Enki (Wikimedia Commons)

The Enduring Essence of Mythology

Joseph Campbell, American mythologist, quotes Thomas Mann, "Very deep is the well of the past. Shall we not call it bottomless? The deeper we sound, the further down into the lower world of the past we probe and press, the more do we find that the earliest foundations of humanity, its history and culture, reveal themselves unfathomable" (Joseph Campbell, Primitive Mythology, p 5 from Thomas Mann, Joseph and His Brothers).

Hans Schindler Bellamy wrote, "We must rather go to the mythologist, the quiet collector of 'cosmic fiction', who has not been taken seriously up till now, for the true meaning of the reports that have been handed down to us for time immemorial."
(Hans Schindler Bellamy, Moons, Myths and Man)

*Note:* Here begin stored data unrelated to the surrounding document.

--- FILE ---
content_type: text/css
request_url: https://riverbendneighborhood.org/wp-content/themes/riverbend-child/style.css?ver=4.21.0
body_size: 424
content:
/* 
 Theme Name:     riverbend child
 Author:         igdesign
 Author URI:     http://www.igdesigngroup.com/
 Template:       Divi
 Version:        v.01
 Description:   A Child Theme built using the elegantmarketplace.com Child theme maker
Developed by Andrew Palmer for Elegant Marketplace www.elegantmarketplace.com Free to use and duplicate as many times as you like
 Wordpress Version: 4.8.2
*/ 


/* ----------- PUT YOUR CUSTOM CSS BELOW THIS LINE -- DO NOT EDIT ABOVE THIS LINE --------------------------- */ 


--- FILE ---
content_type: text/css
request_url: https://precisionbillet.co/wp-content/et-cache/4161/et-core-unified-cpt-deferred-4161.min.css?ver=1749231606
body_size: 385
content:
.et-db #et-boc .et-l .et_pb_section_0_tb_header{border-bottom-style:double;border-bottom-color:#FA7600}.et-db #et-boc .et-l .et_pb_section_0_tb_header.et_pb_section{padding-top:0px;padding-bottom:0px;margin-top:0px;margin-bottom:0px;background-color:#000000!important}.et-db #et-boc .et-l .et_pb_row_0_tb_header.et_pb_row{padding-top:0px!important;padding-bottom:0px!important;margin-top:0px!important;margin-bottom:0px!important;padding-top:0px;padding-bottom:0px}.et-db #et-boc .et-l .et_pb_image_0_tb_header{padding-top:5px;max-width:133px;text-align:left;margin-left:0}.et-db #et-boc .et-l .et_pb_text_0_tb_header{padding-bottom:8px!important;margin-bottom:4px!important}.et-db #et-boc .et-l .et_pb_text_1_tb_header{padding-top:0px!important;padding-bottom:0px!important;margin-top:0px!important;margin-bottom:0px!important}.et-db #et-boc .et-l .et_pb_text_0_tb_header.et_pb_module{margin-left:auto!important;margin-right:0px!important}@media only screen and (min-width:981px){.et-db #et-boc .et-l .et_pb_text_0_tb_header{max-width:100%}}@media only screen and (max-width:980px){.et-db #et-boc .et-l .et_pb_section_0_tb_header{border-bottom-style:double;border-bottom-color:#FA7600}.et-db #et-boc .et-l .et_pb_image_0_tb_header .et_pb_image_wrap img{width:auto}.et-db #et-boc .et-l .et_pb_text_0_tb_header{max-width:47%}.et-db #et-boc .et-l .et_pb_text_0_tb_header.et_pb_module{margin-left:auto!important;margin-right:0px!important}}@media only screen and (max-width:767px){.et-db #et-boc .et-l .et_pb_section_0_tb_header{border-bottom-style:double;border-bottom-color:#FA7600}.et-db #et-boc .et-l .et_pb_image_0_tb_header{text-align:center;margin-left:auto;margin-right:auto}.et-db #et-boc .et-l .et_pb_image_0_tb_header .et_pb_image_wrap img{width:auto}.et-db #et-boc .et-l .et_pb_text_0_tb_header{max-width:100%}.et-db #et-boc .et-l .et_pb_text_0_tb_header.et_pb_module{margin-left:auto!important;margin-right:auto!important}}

There is gold hidden in these ancient traditions, wells, and potholes. Tom Bourke for all his misfortune is remembered for his persistence. Legend has it that Tom struck it lucky when he found nuggets of alluvial gold in the potholes that now bear his name. The other gold diggers are largely forgotten and unknown. The young boy of Bourke's Luck would sit many hours and look out in sheer bliss across the deep gorge and geological sandglass of the Blyde River Canyon and ponder things as they were.  "Very deep is the well of the past!" Such is the stuff our stories are made of. We must relentlessly pan the streams lest it slips through our fingers forever!